Dentsu is limiting the time it pays its minority owned media partners in the U.S. in an effort to ease the strain on these businesses.
The holding company stated that it will forego the normal 60-to-120-day payment terms for all minority owned media partners, as those lengthy terms often put undue strain on smaller businesses, affecting cash flow and day-to-day operations, and will limit its payment terms instead to 30 days.
By implementing 30-day payment terms, Dentsu stated it “will provide a more impactful way to engage, support, and expand minority-owned media partners in the media ecosystem, and truly enable economic empowerment.”
The move was inspired by General Motors, which was the first large company to offer updated payment terms earlier this spring. Dentsu said in a statement that many minority owned media partners have voiced that the industry standard payment terms of 60, and up to 120 days, are a challenge to their business operation and cash flow, especially over the last year.
The new terms state that once a correct invoice has been received, Dentsu’s teams will ensure any discrepancies are reconciled and cleared for payment by the 30-day mark.
This move is part of Dentsu’s Economic Empowerment offering, which it launched in May to combat inequities within the investment of media buying, providing opportunities for Dentsu clients to increase spend with Black and diverse owned media companies.
“Updating our payment terms for minority owned business partners will enable them to more easily access capital, create more content, offer more programming opportunities and propel the cycle of growth. Lifting the burden of having to carry production costs is a key enabler to create equity in media,” Jacki Kelley, CEO, Dentsu Americas said in a statement.
“I have witnessed first-hand the struggles many minority owned media owners face in receiving timely payments and have spent my fair share of time working with agency accounting and investment groups to help resolve delayed invoices and push for faster payments. As we push ‘Economic Empowerment,’ it was important to quickly develop a strong response from the start that tackles the urgent need to address the basic barriers our partners deal with in this space,” added Mark Prince, svp, head of economic empowerment, Dentsu, in a statement.
Many of Dentsu’s minority owned media partners weighed in on the decision.
“Dentsu’s newly adopted policy to implement 30-day payment terms is a new chapter in history for minority owned media owners,” Raul Alarcon, Jr., CEO and chairman, Spanish Broadcasting System, said in a statement. “This offering is an unprecedented showing of support and solidarity to minority-owned media, and I feel this is the beginning of a new era of respect, understanding, and cooperation between the advertising community and minority media owners throughout the country.”

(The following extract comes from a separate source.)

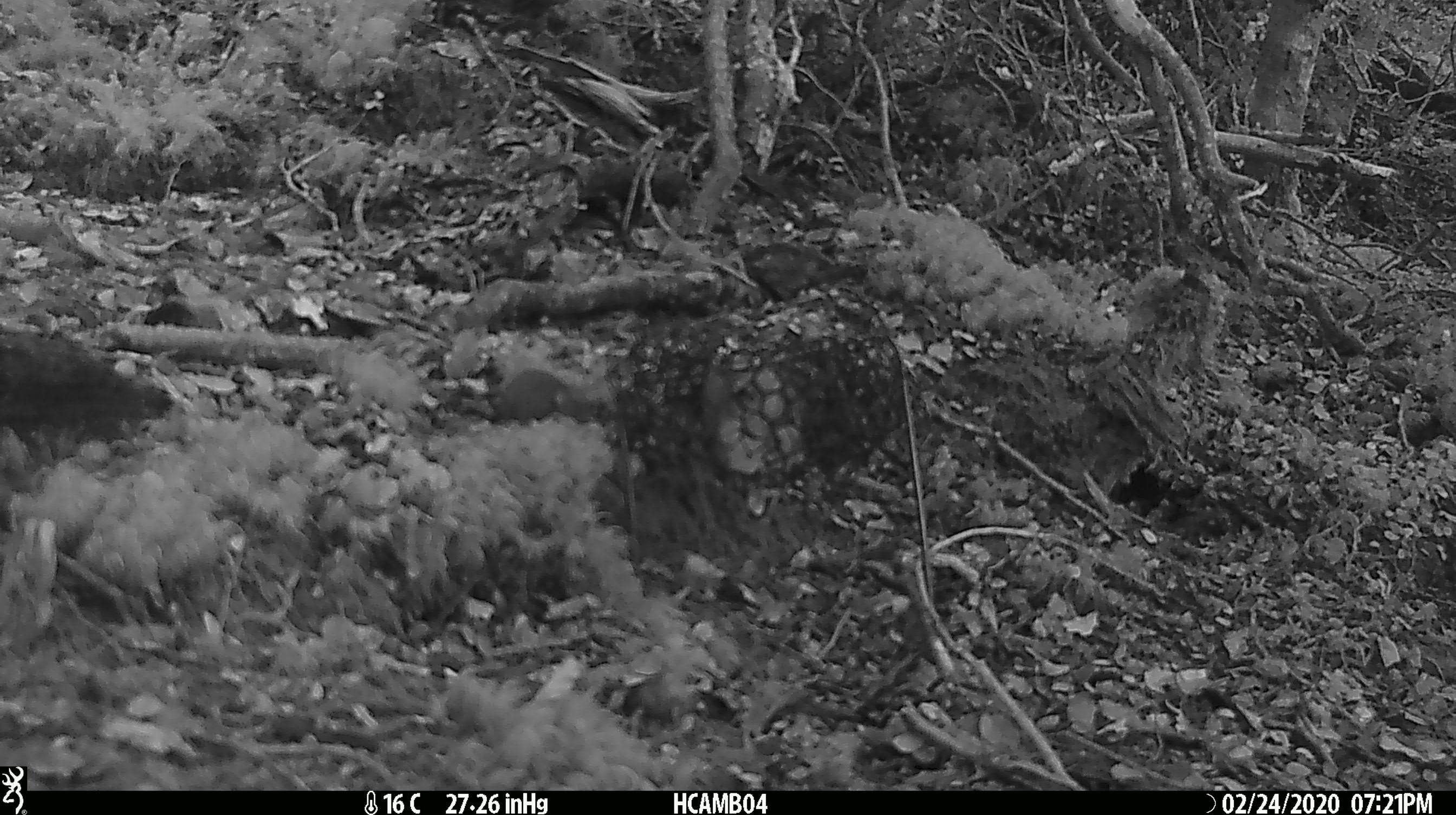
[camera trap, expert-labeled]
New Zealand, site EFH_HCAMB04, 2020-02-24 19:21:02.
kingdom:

Byron Allen, founder and chairman of Allen Media Group added in a statement: “I commend Dentsu for agreeing to pay Black owned media net 30 days. One of the greatest obstacles for African American entrepreneurs is access to capital that is not predatory, and this level of support will help immensely. We are vigorously campaigning for other agencies and clients to do the same.”
The new offering will go into effect on October 1 for Dentsu’s U.S.-based clients, aligned with the new broadcast calendar.